Boom! It suddenly hits me. I’m still racist! I still put people into racial categories first and into humanity second.
Still in Baltimore. I do volunteer work teaching soccer and other activities at the Crispus Attucks Recreation Center in the heart of one of Baltimore’s black ghettos. One of my consequential tasks is to defuse arguments between kids. I get to do this on my own unless significant violence is involved, in which case I get to drag the kids into the rec office where they get to deal with Mrs. Green, a powerful person and the director of the center. The other reason for dragging them to her is if they attempt to cast aspersions at each other by reminding each other of their lower social standing by calling each other nigger.

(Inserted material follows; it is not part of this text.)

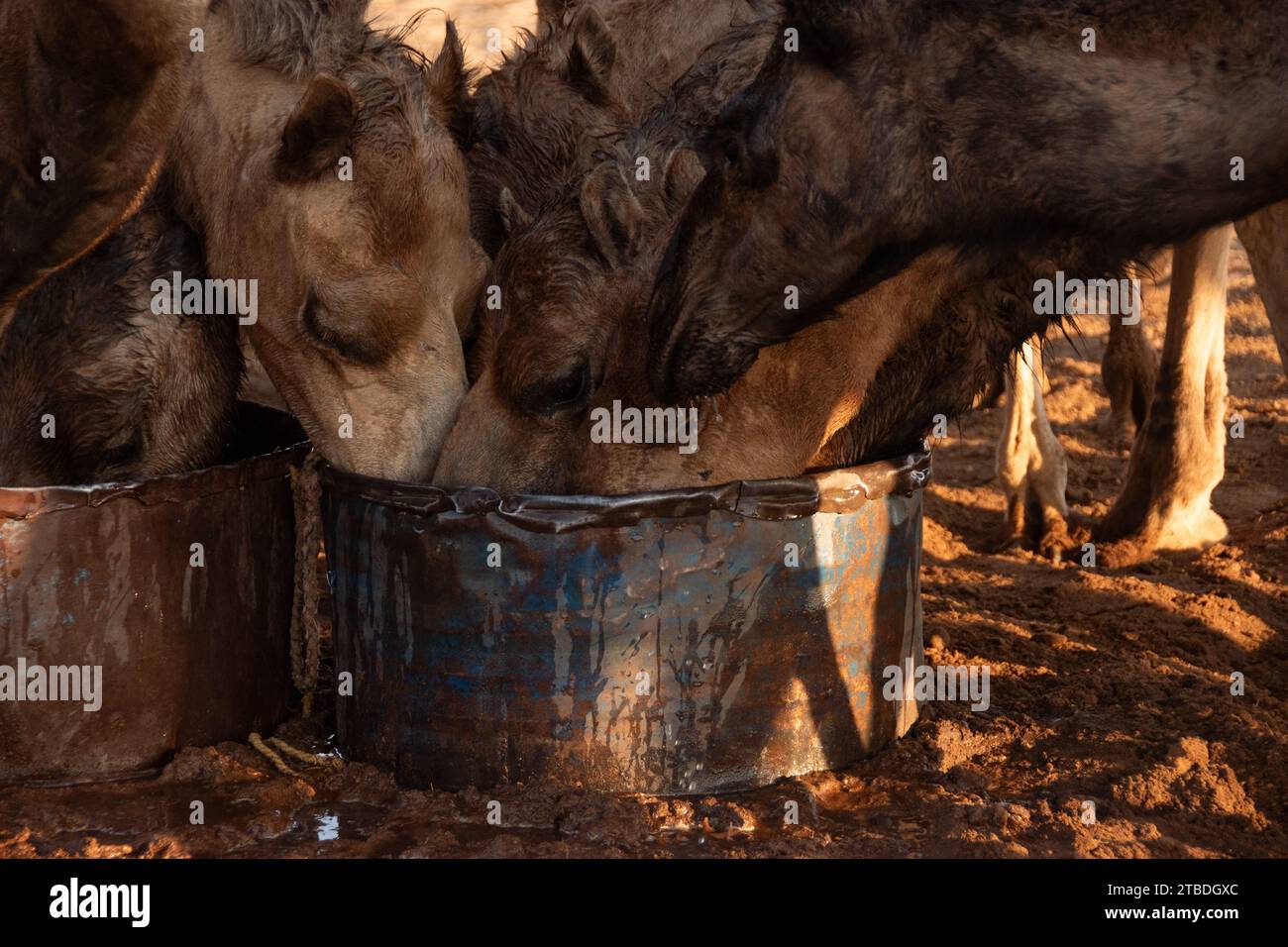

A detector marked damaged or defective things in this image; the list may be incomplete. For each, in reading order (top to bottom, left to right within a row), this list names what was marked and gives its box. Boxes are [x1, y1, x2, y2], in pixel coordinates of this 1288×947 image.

rusty metal trough [0, 406, 303, 785]
rusty metal trough [319, 448, 923, 796]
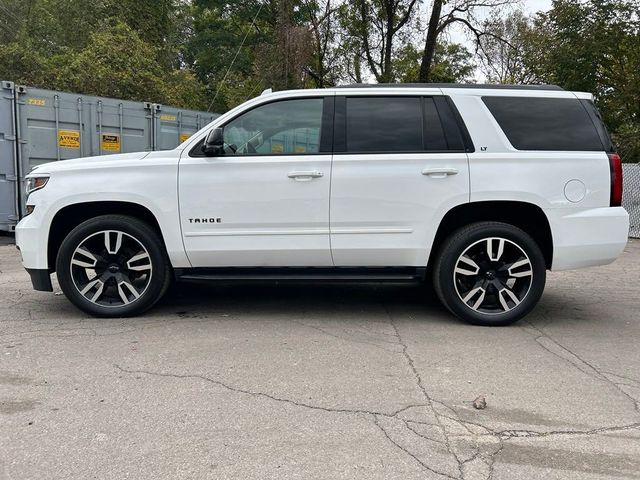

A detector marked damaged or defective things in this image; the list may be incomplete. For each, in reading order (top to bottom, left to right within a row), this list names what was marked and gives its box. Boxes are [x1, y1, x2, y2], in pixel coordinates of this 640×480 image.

At the end of my work I take the twenty minute walk back home to the dorm. Daylight savings time kicks in. Suddenly the 6PM walk is in the dark. The first day walking home in the dark, carrying my school books, dressed in my soccer apparel, three youths jump out of the shadows and I feel something hard and cold in my back. “Give me your wallet.” They start riffling through my wallet as I start babbling. “There’s not much cash, but you can use the credit cards. Maybe you can sell the books. Here, you can sell my soccer whistle; I use it when working with the kids at the rec center…” Silence. A deafening stillness. When they heard me mention the rec center they stopped, looked at each other, dropped the wallet fully intact with cards and cash, and walked away. They were so rude; they didn’t even hand it to me! I was sincerely confused by what was happening, not just with them, but with the whole race thing in Baltimore and elsewhere. I actually caught up with them and asked if they were still in school. They said no; they had dropped out of tenth grade last year. They had no qualms about my seeing their faces; they knew the truth, and it was indeed the truth, that I would not be pursuing them further. In today’s times, it is most unlikely a similar exchange could take place without some form of concluding violence.
I wished to investigate further. On Charles Avenue in Baltimore, there was a line on the sidewalk that unwittingly demarcated the division between the White city and the Black ghetto. Here, you were safe; there, you placed your life in jeopardy. On the evil side, after approaching several blacks, I finally found someone who appeared hungry enough to sit down with me in exchange for a meal and a cup of coffee to talk race with me. He had the look and demeanor of a farmer. The initial exchange went something like this:
Excuse me, would you have a moment to talk? I ain’t done nothin’ wrong. I jus’ lookin’ for work. No harm in that.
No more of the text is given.